バイク用としては世界的に見ても珍しい水冷水平対向4気筒999ccエンジンをシャフトで駆動し、ホイールベース1545mm,低重心の大柄な車体に搭載したゴールドウイングGL1000は、1974年秋、アメリカのラスベガスのディーラーミーティングでベールを脱いだ。
最新かつ革新的なメカニズムのニューモデルは、大きな話題となったが、当初CBのような大ヒットには結びつかなかった。開発時はライバルと考えていなかったZ1だが、ユーザー視点で見れば対抗馬に見えたようで、その対抗馬がZ1より大きく重く、1.5倍近い価格差では無理からぬ話だったのかもしれない。そしてなによりグランドツアラーーという概念がまだ一般的ではなかった。
GL1000の本来の素性はすばらしいものであった。水冷水平対向4気筒エンジンは長距離巡航においても静かで扱いやすく、また耐久性、信頼性も高く、大柄で低重心の車体による安定した快適な長距離クルージングのすばらしさは、アメリカの風土に最適であり、評判はじわじわと浸透していった。また、カウルやケースといったアフターマーケットパーツも次第に充実し、グランドツアラーー人気の高まりは、即GLの人気に結びついた。
残念ながら日本は上限750cc自主規制時代であり、ごく一部に逆輸入車が見られた幻の高嶺の花であった。
1980年よりツアラー指向を高めるため、排気量をアップしたGL1100が登場。ただ単に排気量をアップしただけでなく、ホイールベースの延長、トルク重視へセッティング変更、シートスペースの拡大などによりロングツアラーを指向したリファインが加えられたことは言うまでもない。さらに大型のカウル、スクリーン、エアサスなど、今日のグランドツアラーーの定番装備を取り入れたインターステイト(GL1100DX)が加わった。
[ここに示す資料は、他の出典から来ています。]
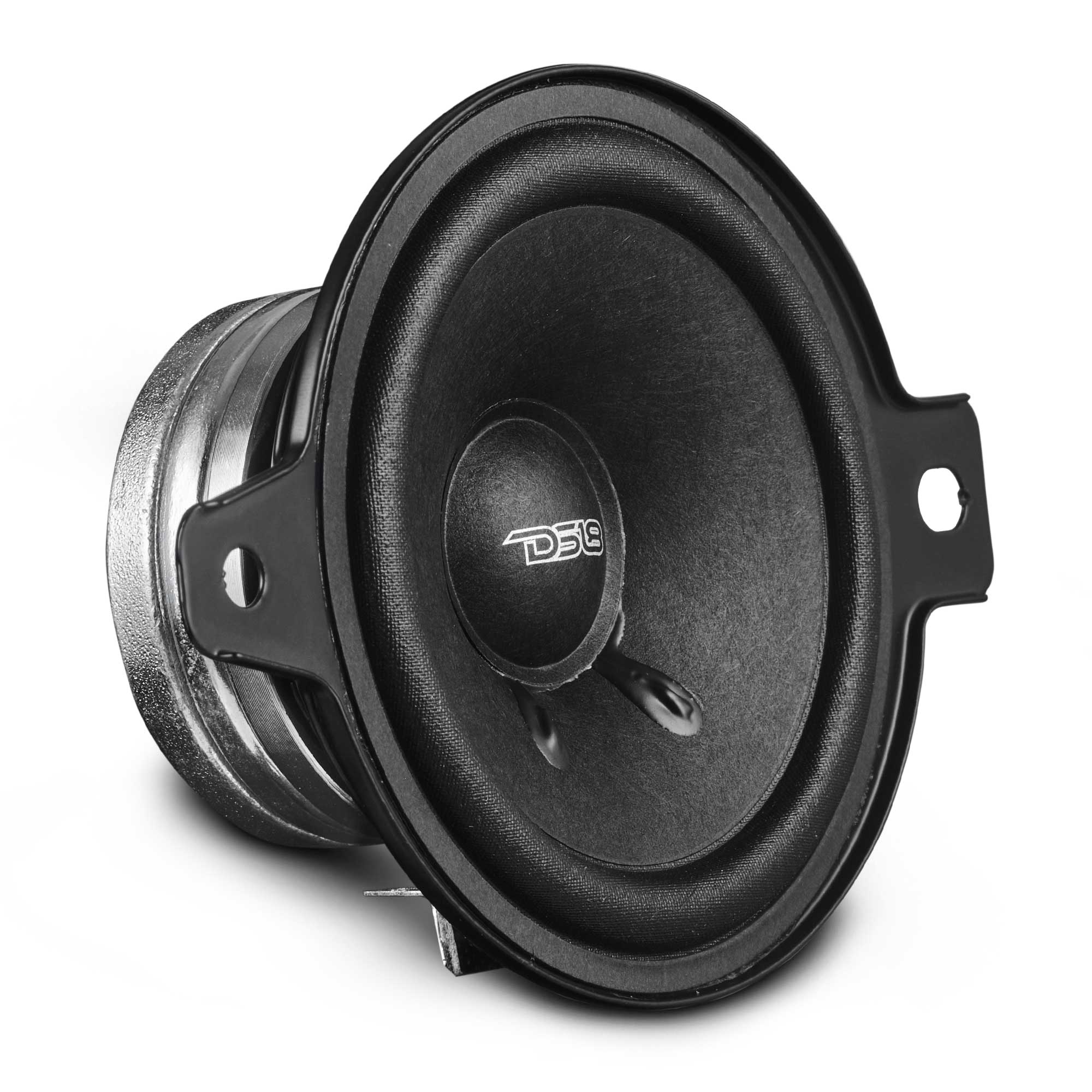 DS18 3" OEM Dashboard Loudspeaker 4-Ohm with Neodymium Magnet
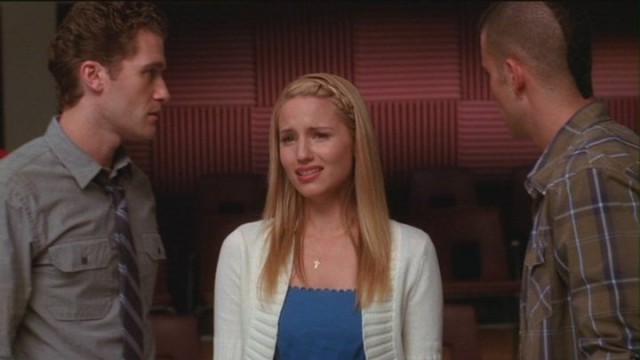 Dianna Agron Fotoğrafı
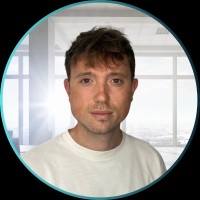 BigJack Employee Simon Jolivet's profile photo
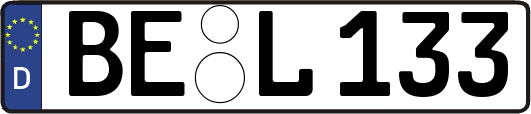 BE-L133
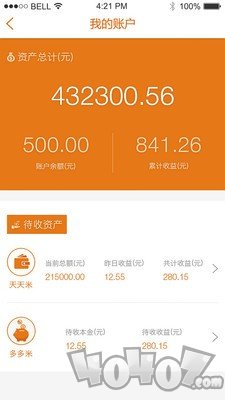 金米袋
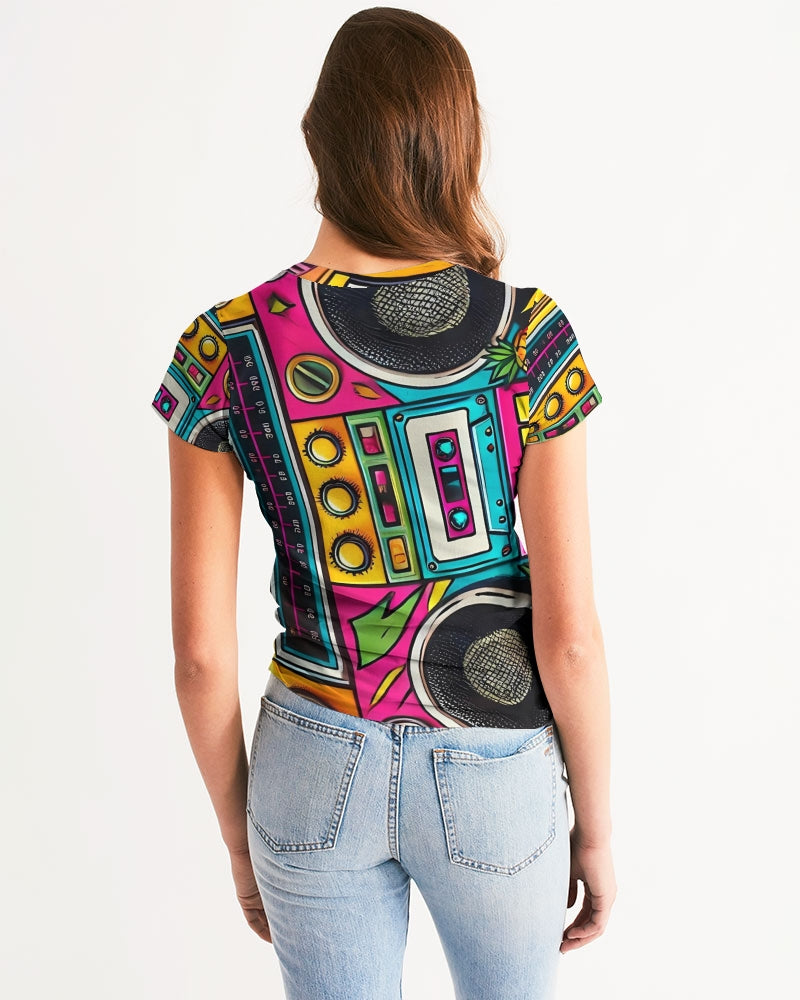 Fresh Dripp Women's Tee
生産も狭山工場からHMA(ホンダ・オブ・アメリカ・マニファクチャリング)に移管され、以後GLはアメリカで生産される、まさに地産地消のバイクとなった。
圧倒的といえる好評を持って受け入れられたインターステイトは、1982年にエアコンプレッサー内蔵、カセット付オートチューナー2バンドオーディオシステム、アンチノーズダイブ機構などを追加したGL1100アスペンケイドを追加、1984年にはさらに排気量を拡大したGL1200へとどんどん進化し、GLシリーズが切り拓いた新たなるグランドツアラーー市場へ、他メーカーも次々と参入を開始した。
1982年スズキは シャフトドライブのスポーツモデルGS1100GベースのGS1100GKを、翌年カワサキはZ1300をベースにし、フューエルインジェクション、エアサス装備のZ1300ボエジャーを、ヤマハも意欲的に新設計水冷V4エンジンを搭載したXVZ12TDを投入する。